Am 06.04.2006 erschossen Unbekannte Halit Yozgat, den Betreiber eines kasseler Internetcafes. Dieser letzte Tatort der Ceska-Mordserie bot Ermittlern zum ersten Mal eine heiße Spur: Ausgerechnet war der Agent des Geheimdienstes „Verfassungsschutz“ Andreas Temme einer der Tatverdächtigen. Dessen Darstellung ist, dass er von der Erschießung nichts mitbekommen hätte, obwohl er am Tatort zur Tatzeit anwesend war. Er verließ zur Tatzeit den Tatort, nachdem er bezahlte und umsonst nach Halit Yozgat gesucht hätte, der erschossen hinter dem Schreibtisch lag.

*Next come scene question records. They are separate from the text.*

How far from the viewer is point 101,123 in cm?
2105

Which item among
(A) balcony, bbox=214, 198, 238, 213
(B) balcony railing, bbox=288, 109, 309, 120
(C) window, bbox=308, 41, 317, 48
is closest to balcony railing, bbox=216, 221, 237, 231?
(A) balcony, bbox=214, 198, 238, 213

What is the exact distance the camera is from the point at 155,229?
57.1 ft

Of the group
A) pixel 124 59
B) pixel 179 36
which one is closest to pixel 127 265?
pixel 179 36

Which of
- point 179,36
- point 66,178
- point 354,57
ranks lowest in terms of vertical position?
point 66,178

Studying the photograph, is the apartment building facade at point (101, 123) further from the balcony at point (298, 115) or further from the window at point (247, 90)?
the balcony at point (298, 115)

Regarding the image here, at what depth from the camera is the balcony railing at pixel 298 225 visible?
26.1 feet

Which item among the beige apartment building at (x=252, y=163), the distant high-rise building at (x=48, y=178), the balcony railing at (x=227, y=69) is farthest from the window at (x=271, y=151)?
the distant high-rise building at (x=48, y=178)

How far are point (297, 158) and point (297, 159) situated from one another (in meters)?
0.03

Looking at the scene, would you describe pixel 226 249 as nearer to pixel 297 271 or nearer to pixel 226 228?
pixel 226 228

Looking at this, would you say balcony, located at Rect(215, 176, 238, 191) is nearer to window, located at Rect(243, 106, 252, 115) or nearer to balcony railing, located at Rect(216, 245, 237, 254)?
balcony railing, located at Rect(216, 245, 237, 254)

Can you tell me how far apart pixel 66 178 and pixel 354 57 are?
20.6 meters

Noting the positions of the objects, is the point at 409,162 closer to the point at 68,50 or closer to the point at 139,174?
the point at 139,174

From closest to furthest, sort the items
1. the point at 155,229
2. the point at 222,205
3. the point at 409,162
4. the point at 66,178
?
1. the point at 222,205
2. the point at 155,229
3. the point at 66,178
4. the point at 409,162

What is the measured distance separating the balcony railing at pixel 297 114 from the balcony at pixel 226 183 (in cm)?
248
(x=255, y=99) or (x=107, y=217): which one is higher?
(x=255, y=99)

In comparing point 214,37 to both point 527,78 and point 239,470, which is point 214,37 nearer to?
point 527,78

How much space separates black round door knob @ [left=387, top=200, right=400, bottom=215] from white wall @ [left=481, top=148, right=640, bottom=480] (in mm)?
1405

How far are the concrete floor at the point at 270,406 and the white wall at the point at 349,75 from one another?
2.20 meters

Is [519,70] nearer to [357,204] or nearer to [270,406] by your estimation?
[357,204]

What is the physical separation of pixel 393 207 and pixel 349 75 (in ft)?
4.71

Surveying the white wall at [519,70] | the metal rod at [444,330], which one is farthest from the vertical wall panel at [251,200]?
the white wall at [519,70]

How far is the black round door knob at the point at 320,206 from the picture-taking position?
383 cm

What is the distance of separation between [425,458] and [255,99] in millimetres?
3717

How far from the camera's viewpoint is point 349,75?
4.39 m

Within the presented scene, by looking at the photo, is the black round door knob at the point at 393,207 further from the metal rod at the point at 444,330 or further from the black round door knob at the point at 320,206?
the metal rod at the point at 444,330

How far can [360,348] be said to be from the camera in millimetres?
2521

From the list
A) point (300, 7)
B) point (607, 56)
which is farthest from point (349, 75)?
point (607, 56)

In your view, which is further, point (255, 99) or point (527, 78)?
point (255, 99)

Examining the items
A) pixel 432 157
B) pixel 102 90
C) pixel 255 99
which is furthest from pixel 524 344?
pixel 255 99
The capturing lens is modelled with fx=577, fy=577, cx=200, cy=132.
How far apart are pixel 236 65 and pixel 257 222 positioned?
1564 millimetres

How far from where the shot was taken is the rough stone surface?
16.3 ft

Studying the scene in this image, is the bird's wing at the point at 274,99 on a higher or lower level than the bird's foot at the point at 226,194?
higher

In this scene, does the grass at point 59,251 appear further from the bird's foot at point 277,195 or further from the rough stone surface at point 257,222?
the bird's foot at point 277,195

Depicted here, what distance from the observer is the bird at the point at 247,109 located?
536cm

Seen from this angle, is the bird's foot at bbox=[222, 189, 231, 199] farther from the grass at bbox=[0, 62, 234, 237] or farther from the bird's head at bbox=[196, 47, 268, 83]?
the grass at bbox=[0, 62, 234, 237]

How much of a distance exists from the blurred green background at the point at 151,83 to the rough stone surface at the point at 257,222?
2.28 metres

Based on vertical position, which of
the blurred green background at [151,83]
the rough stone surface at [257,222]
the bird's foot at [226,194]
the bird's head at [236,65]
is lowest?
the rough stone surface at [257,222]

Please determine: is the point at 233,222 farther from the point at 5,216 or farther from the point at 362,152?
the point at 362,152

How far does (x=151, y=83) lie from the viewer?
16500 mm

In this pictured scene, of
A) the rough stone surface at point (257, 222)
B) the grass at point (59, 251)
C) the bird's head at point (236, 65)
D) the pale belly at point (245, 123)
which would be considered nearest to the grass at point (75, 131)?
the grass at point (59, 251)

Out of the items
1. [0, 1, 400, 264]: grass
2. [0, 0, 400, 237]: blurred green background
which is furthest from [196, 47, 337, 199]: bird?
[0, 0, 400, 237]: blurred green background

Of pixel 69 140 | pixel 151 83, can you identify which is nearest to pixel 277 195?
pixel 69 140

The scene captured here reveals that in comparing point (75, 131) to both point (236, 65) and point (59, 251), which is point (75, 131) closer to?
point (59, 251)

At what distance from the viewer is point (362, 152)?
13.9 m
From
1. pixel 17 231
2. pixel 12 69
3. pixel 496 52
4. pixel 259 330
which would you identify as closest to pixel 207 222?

Hier ist die polizeiliche Tatortbegehung mit ihm zu sehen:

Im Juli 2016 verlautbarte der vorsitzende Richter des münchner NSU-Prozesses, Manfred Götzl, dass der Staatschutz-Senat ihm glaube. Götzl begründete die Einschätzung u. a. mit der Aussage eines mehr als dubiosen Zeugen, der zeitweise gleichfalls als Tatverdächtiger galt.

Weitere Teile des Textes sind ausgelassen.